Zauberspiel, Kolonialismusstudie, Tugendtraktat: Shakespeares "Der Sturm" kann vieles sein. Am Grazer Schauspiel richtet Regisseur Stephan Rottkamp mit diesen Aromaten ein intensives Rachedrama an. Von seinem Bruder und dem König von Neapel um sein Herzogtum betrogen, bringt der auf eine Insel verbannte Magier Prospero durch den titelgebenden Sturm ein Schiff zum Kentern, auf dem die beiden mit ihrem Gefolge reisen. Die Gestrandeten verwickelt er in ein Vexierspiel, in dessen Zuge eine Liebe gestiftet und Mordkomplotte verhindert werden müssen, ehe die vielleicht edelste Haltung wirksam wird, zu der der Mensch fähig ist: Vergebung.

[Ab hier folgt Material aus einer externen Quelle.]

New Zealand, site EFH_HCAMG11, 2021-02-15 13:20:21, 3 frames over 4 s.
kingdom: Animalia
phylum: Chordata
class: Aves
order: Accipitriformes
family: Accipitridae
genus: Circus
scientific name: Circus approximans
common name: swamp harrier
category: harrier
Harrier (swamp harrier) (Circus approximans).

Als Prospero ist die wunderbare Burgschauspielerin Barbara Petritsch zu sehen: ein rigider Rächer, gänzlich unerlöst im Hass auf die Verräter. Petritsch spielt das ohne eindeutige Geschlechtszugehörigkeit - diese wird erst relevant, weil der Regisseur auch ihre beiden Knechte, den Luftgeist Ariel und den Hexenbalg Caliban, von Frauen spielen lässt. Ersteren gibt Sarah Sophia Meyer als übermütigen, gutherzigen Kobold. Mit der atemberaubenden Bedingungslosigkeit, die innerhalb einer halben Saison zu ihrem Markenzeichen geworden ist, wirft sich die außerordentliche Julia Gräfner in die Rolle des unterjochten, tückischen Caliban.

Um dieses Trio gedemütigter Weiblichkeit gruppiert Rottkamp einen Karnevalszug glitzernder, überschminkter Tölpel, die ahnungslos über die Insel stolpern. Bühnenbildner Ralph Zeger hat dafür eine grandios finstere, schlammige Suhle gebaut, einen Morast aus Macht und Gier, der jeden besudelt, der ihn betritt. Am Ende sind sie alle fleckig und nass: die Knechte Stephano und Trinculo (Benedikt Greiner, Pascal Goffin), die sich selbst schon als Inselherren sahen, das Liebespaar Miranda und Ferdinand (Tamara Semzov, Raphael Muff), das ebenso zum Spielball von Prosperos Zauberkünsten wird wie das höfische Quartett Gerhard Balluch, Nico Link, Jan Fredrik Hofmann, Franz Solar.

Etliche hübsche Slapstickeinlagen trösten nicht ganz über die gar zu schneidigen Striche dieser nachtfarbenen Inszenierung hinweg. Die mündet nach knapp zwei Stunden immerhin in ein zärtliches, schönes Bild - wenn erst Ariels Mitleid mit den bußfertigen Bösewichten Prospero zur Barmherzigkeit und damit zur Einsicht nötigt, dass Weisheit ohne Güte nichts gilt. Und dass Vergebung schmerzt, wenn der Hass eine so bequeme Stütze war.